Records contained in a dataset
══════

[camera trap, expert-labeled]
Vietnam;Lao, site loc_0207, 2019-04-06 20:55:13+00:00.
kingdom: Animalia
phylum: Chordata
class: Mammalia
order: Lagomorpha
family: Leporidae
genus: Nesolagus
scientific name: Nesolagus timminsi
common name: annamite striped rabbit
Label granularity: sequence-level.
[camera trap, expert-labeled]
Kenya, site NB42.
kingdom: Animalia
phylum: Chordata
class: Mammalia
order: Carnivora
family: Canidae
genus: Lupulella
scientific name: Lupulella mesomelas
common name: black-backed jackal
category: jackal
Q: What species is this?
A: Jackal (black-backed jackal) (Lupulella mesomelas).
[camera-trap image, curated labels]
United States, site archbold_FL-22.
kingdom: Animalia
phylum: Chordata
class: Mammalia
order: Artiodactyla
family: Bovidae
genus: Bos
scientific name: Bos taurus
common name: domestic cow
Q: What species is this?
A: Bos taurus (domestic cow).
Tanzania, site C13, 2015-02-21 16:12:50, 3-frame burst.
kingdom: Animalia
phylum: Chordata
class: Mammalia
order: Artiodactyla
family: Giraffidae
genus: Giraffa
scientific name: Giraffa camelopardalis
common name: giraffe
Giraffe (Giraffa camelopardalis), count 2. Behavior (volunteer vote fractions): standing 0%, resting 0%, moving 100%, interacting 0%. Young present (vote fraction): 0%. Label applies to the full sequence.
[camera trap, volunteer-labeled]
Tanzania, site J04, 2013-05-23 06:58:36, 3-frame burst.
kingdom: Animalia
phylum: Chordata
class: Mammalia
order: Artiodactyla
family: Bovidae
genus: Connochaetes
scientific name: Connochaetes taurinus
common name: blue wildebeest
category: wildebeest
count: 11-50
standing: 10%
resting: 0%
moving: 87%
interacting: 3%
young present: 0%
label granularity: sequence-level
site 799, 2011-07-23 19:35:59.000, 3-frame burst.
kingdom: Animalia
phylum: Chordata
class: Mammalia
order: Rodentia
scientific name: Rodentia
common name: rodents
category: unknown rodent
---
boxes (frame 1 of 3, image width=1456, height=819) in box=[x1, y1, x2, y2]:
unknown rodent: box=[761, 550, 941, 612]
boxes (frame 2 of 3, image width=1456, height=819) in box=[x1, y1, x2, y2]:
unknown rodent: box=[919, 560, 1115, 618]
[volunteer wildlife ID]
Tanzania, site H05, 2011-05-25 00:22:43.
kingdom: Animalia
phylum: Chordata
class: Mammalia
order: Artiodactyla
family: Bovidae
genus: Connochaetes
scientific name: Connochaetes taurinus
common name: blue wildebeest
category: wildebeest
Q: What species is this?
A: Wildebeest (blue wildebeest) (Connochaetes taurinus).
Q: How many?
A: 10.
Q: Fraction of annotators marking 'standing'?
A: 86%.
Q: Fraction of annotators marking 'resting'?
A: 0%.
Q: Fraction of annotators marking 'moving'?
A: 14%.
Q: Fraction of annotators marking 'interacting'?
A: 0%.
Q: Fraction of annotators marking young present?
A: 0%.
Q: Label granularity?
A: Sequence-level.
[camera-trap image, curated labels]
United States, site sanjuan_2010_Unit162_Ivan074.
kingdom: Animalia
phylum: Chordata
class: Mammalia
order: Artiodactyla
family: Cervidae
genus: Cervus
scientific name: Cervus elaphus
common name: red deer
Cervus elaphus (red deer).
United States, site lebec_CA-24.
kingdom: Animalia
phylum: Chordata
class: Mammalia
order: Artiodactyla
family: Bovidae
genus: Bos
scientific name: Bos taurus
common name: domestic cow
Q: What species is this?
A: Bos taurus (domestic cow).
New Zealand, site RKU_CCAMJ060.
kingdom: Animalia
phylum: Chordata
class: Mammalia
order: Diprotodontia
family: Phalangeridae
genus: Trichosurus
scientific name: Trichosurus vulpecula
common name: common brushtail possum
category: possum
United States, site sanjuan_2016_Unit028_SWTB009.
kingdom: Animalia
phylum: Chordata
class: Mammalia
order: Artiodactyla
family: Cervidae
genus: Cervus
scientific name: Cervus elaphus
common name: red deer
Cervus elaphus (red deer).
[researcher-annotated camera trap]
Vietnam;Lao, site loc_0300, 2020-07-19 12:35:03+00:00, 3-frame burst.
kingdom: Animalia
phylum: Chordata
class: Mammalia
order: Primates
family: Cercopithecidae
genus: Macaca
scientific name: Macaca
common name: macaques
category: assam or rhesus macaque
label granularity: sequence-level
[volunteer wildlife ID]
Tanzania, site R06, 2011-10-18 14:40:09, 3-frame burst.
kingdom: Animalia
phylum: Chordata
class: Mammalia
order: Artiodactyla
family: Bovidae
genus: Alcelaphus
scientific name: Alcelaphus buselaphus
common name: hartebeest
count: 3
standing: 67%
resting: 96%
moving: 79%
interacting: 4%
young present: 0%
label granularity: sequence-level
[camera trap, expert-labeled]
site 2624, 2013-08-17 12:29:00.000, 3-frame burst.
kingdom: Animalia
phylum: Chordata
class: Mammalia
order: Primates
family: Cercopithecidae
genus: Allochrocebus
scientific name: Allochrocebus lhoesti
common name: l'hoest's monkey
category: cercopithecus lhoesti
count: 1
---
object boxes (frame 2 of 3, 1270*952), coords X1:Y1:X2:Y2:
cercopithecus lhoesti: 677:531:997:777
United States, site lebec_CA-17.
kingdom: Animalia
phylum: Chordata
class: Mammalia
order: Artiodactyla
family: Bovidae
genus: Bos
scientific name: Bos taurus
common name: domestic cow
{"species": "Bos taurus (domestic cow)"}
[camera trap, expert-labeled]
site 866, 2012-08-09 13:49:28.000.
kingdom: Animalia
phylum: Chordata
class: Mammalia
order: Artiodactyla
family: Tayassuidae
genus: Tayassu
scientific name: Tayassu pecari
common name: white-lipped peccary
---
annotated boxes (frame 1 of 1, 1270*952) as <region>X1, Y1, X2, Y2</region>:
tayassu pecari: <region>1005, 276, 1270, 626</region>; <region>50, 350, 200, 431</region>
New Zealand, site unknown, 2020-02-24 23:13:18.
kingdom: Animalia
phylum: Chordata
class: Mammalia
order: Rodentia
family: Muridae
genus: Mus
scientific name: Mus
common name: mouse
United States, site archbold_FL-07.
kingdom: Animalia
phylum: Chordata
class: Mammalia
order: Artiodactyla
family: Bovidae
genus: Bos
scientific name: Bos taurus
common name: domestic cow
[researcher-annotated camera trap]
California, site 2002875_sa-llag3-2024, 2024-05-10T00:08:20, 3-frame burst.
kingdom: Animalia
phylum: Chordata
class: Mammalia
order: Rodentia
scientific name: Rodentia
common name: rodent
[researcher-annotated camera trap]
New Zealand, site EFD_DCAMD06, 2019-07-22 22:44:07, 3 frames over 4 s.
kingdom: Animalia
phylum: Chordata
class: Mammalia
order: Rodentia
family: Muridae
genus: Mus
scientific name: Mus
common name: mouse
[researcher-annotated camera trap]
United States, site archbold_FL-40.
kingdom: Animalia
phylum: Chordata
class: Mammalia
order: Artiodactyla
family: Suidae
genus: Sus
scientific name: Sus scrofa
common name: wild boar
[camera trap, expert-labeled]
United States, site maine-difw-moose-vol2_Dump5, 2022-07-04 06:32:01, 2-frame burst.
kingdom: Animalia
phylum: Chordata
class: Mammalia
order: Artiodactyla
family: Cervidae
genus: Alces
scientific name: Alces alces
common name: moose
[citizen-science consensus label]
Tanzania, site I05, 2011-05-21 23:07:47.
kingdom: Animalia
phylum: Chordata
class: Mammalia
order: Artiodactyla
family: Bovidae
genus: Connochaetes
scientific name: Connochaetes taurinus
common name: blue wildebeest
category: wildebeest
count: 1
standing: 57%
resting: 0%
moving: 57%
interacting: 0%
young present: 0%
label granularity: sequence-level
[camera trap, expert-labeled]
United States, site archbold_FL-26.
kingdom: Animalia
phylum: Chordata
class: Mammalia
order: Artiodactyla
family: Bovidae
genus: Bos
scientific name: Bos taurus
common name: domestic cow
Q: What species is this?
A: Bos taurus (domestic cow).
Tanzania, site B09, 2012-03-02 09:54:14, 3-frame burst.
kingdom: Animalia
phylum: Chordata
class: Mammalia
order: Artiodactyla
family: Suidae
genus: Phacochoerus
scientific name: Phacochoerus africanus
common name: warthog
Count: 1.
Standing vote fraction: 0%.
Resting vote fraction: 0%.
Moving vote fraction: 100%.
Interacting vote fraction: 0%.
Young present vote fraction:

══════

== YOUR OBJECTIVE ==
If a line of the entries contains "annotators", it counts; say how many such lines there are and give only the number.

== FINISHED EXERCISE ==
5